Governo
Vídeo mostra procedimento comum, diz presidente dos Correios
Atendimento ao cidadão
Os Correios disponibilizam um pacote de serviços postais aos candidatos dos partidos, o Espaço do Candidato, que inclui mala direta para a entrega de panfletos em dois tipos de modalidades: com o endereçamento, quando o contratante fornece o endereço das pessoas a quem deseja que seja entregue o material, e sem endereçamento, quando o panfleto deve ser entregue pelo carteiro ao longo de sua rota.
Segundo o presidente da estatal, Wagner Pinheiro de Oliveira, tudo indica que esse último é o caso de um vídeo que está sendo divulgado na internet, que mostra um carteiro distribuindo propaganda de campanha. “Pelo vídeo, tudo indica que ele [o carteiro] está cumprindo o seu papel. (...) Tudo indica que essa foi uma entrega domiciliar não endereçada”, afirmou durante entrevista coletiva concedida nesta quinta-feira (2).
Correspondência será entregue no prazo
Pinheiro disse indignado com os ataques feitos por políticos que acusam a empresa de ter deixado de entregar correspondências da campanha de candidatos oposicionistas em municípios mineiros. Segundo ele, não houve extravio de correspondências. O que pode ter acontecido, explicou, é o material ter sido recusado pelo destinatário ou porque o destino final era de estabelecimentos comerciais, tipo de domicílio que não foi contratado pelo serviço.
Wagner Pinheiro garantiu que todo o material de campanha será distribuído até sábado, dentro do prazo eleitoral. Ele reafirmou ainda que todas as atividades eleitorais de integrantes dos Correios estão sendo realizadas fora da empresa e do horário de expediente, à noite, e de forma voluntária, o que é um direito de qualquer cidadão e não fere a lei eleitoral.
Ao lado de por oito vice-presidentes da estatal, o presidente dos Correios disse que a entrevista desta quinta-feira foi realizada porque a diretoria decidiu apresentar a versão da empresa para os ataques que vem sofrendo.
“O trabalho dos Correios obedece critérios e não será afetado com acusações descabidas e injustas”, disse Oliveira, acrescentando que pretende estudar quais medidas judiciais poderão ser tomadas contra essas acusações.
Espaço do candidato
Wagner Pinheiro mostrou uma apresentação de como os Correios entregam malas diretas com ou sem identificação de destinatário para campanhas eleitorais, reafirmando que foram abertas exceções a candidatos para entregar as correspondências sem a chancela da estatal.
Segundo ele, há casos em que o partido explica que o material já está pronto e foi impresso sem os dados e que a não-entrega acarretará prejuízos para legenda. Nestas condições, é feita uma autorização especial para que a entrega dos panfletos seja feita ainda assim.
De acordo com a apresentação, os Correios tiveram uma receita de R$ 20,6 milhões até o dia 30 de setembro com a entrega de material de campanha com endereço e R$ 19,3 milhões a entrega de correspondências sem endereço, totalizando R$ 39,9 milhões.

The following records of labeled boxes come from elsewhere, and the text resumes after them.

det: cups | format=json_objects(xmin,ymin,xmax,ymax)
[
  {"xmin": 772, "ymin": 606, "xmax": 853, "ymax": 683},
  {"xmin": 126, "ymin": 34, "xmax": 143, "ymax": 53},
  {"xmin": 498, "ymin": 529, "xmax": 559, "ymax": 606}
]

A mala direta foi encomendada por 1.852 remetentes, entre partidos, comitês e candidatos – DEM, PDT, PHS, PMDB, PP, PPS, PR, PSB, PSC, PSD, PSDB, PSL, PT, PTdoB, PTB, PTN e PV.
De acordo com os Correios, 107,5 milhões de cartas são entregues na modalidade sem endereço específico (76,87% do total) e 34,2 milhões com destinatários específicos (24,13%).
Em Minas Gerais, os Correios distribuíram 6,7 milhões de correspondências com endereço (18,75%) e 26 milhões de correspondências de mala direta sem endereço (81,25%), totalizando uma receita de R$ 8,9 milhões.